Preludes and flashbacks are almost de rigeur on television these days. Big Little Lies goes further, by making a total commitment to non-linearity. The story starts in medias res, the aftermath of the death, and then takes us back to the start of the new school term. This story-telling choice imposes an inevitable destiny upon the characters. It heightens the sense that they are too flawed and too set in their ways to be able to avoid their fate. And as if to hammer home the idea that we are watching a Greek tragedy, each episode is punctuated by a series of police interview contributions from minor characters, who comment on the action like a malevolent chorus.
Despite these jumps in the narrative, Big Little Lies is just so easy to understand. The editing and framing conventions of the earlier episodes establish a visual grammar that can be deployed as a kind of short-hand in the later episodes. We know instantly when we are seeing a ‘flash-forward’ police interview; and we also come to recognise the difference between Jane’s unreliable flash-backs, her fantasies, and the reality of her situation. This pays off particularly well in the final denouement, when all those visual styles are combined in quick succession to provide the answer to the mystery. Not a word of dialogue is spoken, but the audience knows in an instant who the victim must be, and why.
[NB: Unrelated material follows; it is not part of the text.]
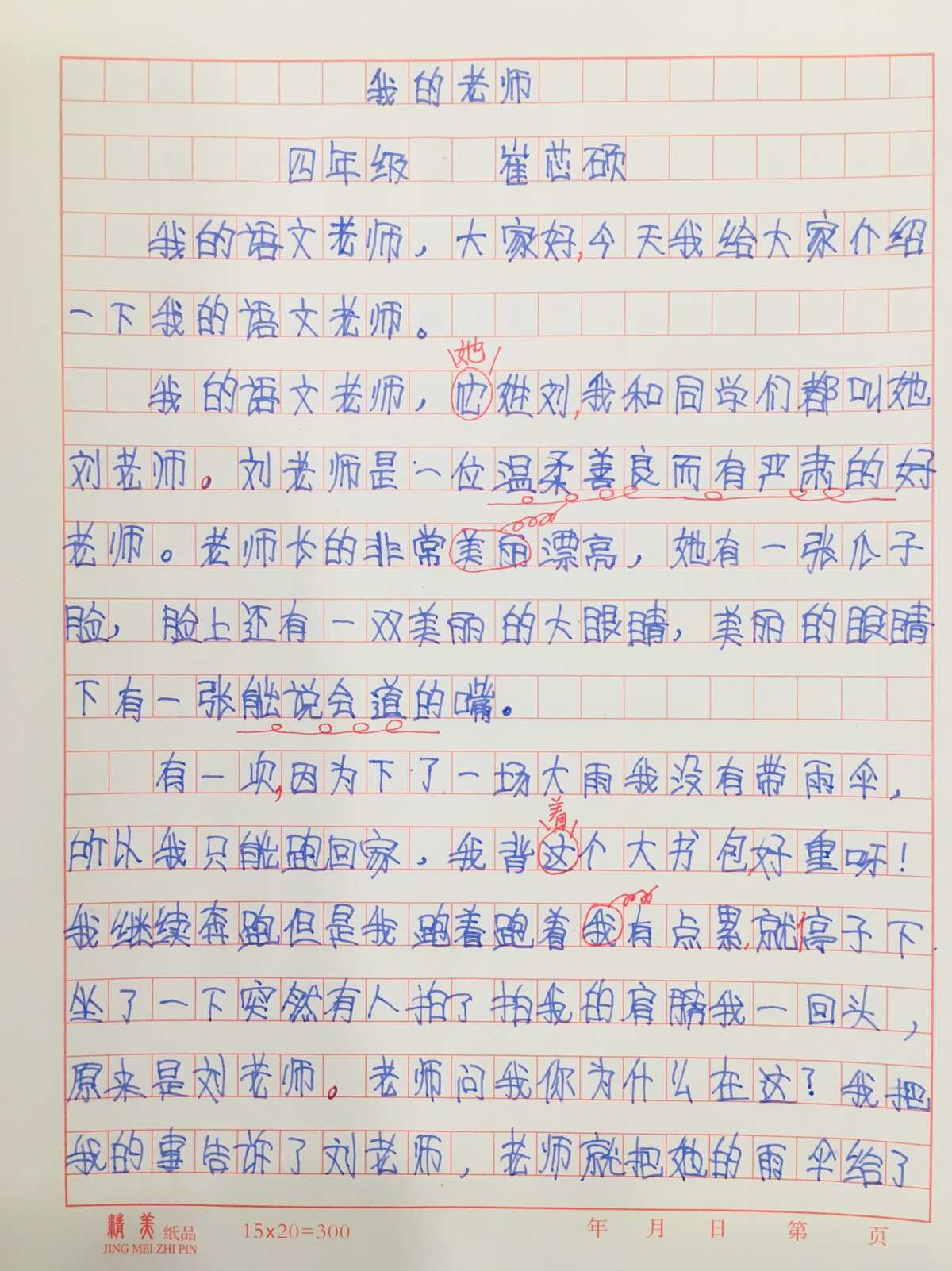 身邊那些有特點的人——濮陽市油田第十中學三年級四班習作展示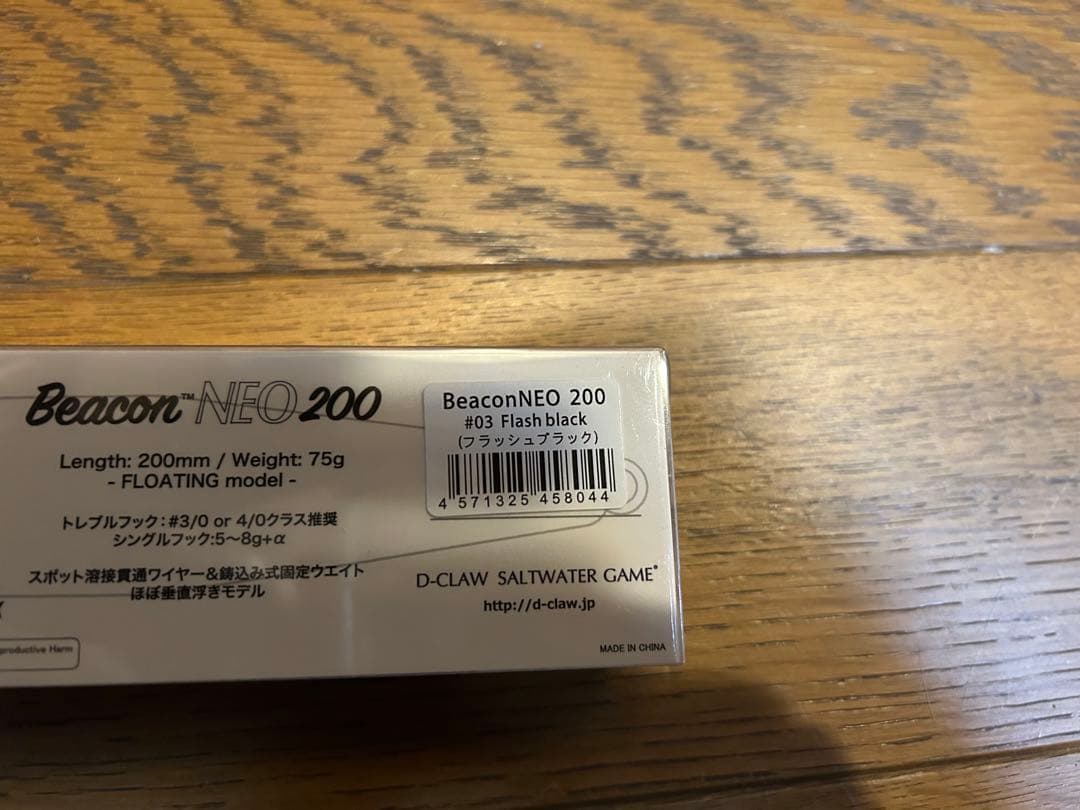 D-CLAW Beacon NEO 200 ビーコンネオ200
This is incredibly sophisticated editing that requires not only great skill from the director, cinematographer and editor, but a visual literacy from the audience, too. Over the past couple of decades, film-makers have honed their technique in this respect (movie like Pulp Fiction, Mulholland Drive and Irreversible, or TV shows like Lost, are emblematic of the style). At the same time, we the audience have evolved to understand and appreciate those techniques.
Crucially, this splicing and layering of images and timelines is not just a stylistic choice, but one that serves this particular story. Human emotions do not run in straight lines. Our decisions are informed as much by our expectations—what we imagine is to come—as by our past experiences. Some choices can only be given meaning in retrospect, and others are forced upon us by actions of others, that collide with our own lives like a truck at an intersection.
The editing enhances our empathy. The visual and structural choices complement the characters’ confusion, as they battle to understand why their lives are failing to follow their expectations. The subject matter of Big Little Lies may be grim, but the way this story is told makes it a compelling and necessary television series. I think it will have a lasting impact.